AIM: Select and copy each line of the material below that contains the string "masks", keeping in mind that case matters.

(Items taken from a dataset)
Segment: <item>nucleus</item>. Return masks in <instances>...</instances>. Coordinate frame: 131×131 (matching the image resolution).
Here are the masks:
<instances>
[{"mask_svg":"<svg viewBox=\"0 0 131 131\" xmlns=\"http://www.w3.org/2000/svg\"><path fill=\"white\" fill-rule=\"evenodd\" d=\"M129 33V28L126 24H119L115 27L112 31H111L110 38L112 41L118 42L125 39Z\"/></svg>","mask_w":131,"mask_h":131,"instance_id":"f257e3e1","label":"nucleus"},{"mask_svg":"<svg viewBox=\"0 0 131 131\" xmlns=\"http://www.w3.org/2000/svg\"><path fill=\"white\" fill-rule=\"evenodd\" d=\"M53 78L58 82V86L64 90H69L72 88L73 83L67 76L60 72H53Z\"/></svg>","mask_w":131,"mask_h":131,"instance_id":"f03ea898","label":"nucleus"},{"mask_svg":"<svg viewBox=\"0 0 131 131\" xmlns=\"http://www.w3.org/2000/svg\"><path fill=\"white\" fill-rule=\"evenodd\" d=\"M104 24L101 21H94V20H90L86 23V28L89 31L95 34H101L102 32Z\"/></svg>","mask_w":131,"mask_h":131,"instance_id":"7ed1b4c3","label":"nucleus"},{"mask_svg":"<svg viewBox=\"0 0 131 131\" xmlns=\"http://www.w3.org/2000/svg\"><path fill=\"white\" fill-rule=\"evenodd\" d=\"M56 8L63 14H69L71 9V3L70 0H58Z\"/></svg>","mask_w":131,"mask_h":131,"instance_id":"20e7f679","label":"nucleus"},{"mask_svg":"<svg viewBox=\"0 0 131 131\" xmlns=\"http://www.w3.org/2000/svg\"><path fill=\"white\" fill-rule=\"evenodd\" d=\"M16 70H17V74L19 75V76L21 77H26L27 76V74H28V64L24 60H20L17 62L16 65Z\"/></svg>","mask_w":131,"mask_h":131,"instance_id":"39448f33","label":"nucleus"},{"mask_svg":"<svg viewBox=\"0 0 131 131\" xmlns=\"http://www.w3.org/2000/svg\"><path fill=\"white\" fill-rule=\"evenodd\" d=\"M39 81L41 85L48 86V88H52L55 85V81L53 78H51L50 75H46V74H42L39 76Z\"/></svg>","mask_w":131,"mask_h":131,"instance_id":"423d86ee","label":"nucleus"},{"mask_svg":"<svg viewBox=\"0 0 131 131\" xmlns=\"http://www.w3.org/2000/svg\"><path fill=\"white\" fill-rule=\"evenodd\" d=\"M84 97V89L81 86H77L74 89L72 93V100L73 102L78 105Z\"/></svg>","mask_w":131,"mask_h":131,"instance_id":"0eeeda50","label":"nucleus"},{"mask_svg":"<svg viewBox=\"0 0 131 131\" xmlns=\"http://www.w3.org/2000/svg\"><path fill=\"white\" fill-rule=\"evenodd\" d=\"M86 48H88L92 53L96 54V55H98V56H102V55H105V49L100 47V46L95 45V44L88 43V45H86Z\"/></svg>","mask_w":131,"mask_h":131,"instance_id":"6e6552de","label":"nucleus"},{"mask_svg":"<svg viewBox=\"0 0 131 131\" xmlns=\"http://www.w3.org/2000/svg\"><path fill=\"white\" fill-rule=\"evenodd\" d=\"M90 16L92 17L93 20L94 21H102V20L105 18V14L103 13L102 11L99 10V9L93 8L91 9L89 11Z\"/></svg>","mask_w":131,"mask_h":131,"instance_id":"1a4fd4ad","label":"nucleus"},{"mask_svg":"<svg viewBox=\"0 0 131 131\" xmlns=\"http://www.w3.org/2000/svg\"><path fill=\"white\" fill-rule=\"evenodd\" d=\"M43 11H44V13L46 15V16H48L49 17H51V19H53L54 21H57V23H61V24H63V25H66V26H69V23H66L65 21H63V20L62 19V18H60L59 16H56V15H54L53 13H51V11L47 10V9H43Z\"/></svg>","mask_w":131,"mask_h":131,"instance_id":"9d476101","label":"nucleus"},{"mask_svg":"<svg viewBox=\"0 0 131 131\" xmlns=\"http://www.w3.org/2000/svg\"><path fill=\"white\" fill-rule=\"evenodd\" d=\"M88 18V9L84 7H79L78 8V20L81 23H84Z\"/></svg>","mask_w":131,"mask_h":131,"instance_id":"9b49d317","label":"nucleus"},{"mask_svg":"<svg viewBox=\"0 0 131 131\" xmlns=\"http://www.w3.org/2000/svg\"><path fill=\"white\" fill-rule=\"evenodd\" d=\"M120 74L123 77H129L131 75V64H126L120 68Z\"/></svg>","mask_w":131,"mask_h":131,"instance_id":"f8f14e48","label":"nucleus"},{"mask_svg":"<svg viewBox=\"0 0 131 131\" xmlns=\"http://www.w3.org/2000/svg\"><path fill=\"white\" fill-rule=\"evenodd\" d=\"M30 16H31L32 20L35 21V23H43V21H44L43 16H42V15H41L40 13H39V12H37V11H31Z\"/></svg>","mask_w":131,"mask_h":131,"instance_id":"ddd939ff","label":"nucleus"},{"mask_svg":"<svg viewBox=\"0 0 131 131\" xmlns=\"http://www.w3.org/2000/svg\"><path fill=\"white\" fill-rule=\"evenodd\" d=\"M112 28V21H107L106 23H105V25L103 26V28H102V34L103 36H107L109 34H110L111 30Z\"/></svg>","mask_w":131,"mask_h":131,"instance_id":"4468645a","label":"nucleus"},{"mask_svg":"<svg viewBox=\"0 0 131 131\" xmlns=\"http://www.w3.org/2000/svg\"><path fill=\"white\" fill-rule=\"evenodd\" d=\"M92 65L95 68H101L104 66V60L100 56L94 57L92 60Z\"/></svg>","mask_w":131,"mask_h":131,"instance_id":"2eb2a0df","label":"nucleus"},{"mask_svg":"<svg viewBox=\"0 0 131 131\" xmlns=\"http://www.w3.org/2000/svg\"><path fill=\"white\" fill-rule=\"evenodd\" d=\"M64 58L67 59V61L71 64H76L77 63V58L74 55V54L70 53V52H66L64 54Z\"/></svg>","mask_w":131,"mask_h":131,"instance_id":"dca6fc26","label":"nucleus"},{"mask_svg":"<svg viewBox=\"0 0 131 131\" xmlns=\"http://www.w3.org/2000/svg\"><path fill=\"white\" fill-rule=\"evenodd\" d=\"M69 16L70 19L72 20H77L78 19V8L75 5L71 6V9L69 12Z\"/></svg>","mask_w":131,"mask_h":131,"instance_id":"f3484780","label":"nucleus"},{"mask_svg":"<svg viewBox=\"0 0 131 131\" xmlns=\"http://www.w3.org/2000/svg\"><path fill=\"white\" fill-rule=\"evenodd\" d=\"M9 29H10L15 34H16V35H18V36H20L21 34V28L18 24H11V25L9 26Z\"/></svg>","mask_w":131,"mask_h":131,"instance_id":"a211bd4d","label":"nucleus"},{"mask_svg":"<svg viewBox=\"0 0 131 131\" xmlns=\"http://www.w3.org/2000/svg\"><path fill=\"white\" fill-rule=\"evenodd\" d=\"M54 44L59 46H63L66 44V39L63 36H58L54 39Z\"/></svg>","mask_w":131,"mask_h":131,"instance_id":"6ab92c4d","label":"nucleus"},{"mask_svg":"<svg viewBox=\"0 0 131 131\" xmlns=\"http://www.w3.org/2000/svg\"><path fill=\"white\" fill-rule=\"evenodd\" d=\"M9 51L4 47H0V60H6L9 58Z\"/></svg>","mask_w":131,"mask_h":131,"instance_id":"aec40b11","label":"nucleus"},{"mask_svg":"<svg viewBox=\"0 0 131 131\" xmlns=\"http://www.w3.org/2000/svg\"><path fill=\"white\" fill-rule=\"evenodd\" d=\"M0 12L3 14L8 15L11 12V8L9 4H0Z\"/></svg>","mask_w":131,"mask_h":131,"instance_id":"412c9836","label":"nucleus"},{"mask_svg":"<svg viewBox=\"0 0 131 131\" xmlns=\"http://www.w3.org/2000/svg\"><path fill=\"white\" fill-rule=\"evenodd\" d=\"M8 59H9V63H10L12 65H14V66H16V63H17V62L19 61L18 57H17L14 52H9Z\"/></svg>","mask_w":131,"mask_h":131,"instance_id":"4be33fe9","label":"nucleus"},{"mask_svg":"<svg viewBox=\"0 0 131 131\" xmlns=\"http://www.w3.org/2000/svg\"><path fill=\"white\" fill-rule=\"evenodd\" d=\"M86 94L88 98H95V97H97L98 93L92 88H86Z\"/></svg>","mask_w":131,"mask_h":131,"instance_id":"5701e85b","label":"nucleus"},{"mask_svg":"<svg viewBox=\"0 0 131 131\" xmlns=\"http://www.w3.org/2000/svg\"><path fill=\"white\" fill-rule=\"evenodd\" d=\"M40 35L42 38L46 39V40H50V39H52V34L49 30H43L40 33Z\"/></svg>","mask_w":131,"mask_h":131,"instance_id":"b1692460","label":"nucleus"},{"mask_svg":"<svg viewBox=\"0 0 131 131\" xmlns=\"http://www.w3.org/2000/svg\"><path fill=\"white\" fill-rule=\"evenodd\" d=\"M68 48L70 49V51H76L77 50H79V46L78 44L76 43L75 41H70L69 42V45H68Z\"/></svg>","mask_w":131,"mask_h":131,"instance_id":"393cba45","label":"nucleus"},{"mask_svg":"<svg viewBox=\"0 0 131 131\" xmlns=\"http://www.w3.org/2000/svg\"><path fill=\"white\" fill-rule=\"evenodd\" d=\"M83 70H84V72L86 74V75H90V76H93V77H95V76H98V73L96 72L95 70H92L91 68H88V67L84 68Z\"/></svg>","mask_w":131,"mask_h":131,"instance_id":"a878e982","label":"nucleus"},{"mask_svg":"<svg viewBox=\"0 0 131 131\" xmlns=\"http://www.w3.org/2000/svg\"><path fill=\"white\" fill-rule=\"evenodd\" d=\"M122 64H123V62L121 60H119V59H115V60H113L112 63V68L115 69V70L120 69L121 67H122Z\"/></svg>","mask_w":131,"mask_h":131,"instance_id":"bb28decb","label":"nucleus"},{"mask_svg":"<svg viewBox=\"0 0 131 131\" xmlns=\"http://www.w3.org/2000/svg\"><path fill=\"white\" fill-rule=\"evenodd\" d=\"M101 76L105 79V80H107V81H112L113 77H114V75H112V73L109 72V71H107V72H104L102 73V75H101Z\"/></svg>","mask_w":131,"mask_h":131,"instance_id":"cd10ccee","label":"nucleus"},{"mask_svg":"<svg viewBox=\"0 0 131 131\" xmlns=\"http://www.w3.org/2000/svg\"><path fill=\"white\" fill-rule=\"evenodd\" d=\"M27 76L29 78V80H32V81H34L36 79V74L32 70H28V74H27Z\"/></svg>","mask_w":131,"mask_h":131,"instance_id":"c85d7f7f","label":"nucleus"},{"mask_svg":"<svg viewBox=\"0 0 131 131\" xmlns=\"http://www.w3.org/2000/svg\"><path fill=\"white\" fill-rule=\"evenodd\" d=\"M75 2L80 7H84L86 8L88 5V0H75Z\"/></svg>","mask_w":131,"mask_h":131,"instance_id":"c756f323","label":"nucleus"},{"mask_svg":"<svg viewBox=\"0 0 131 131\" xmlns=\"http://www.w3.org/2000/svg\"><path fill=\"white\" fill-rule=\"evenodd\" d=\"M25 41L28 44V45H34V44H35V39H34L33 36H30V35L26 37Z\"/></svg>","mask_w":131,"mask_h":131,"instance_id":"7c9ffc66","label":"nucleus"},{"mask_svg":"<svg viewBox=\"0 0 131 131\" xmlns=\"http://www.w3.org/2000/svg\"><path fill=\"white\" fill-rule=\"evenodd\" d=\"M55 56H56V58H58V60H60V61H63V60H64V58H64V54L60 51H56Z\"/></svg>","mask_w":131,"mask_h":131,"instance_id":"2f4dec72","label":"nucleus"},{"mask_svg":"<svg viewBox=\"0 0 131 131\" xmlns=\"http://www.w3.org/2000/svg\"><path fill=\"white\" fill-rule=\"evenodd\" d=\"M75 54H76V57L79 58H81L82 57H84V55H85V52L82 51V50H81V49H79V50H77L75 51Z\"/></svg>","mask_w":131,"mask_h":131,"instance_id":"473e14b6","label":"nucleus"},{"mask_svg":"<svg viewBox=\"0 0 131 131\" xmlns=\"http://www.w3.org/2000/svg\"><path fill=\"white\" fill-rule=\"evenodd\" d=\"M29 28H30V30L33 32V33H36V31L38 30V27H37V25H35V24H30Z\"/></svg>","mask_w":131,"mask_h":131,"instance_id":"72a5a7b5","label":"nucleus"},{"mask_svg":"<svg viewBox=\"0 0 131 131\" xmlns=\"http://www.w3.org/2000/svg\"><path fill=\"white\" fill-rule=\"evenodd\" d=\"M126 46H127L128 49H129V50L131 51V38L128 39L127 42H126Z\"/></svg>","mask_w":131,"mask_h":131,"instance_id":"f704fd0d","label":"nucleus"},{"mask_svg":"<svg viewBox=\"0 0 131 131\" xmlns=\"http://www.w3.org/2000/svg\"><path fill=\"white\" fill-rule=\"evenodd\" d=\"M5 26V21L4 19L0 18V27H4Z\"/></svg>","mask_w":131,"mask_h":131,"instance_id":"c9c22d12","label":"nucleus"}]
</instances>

SOLVED PROBLEM:
Segment: <item>nucleus</item>. Return masks in <instances>...</instances>. Coordinate frame: 131×131 (matching the image resolution).
Here are the masks:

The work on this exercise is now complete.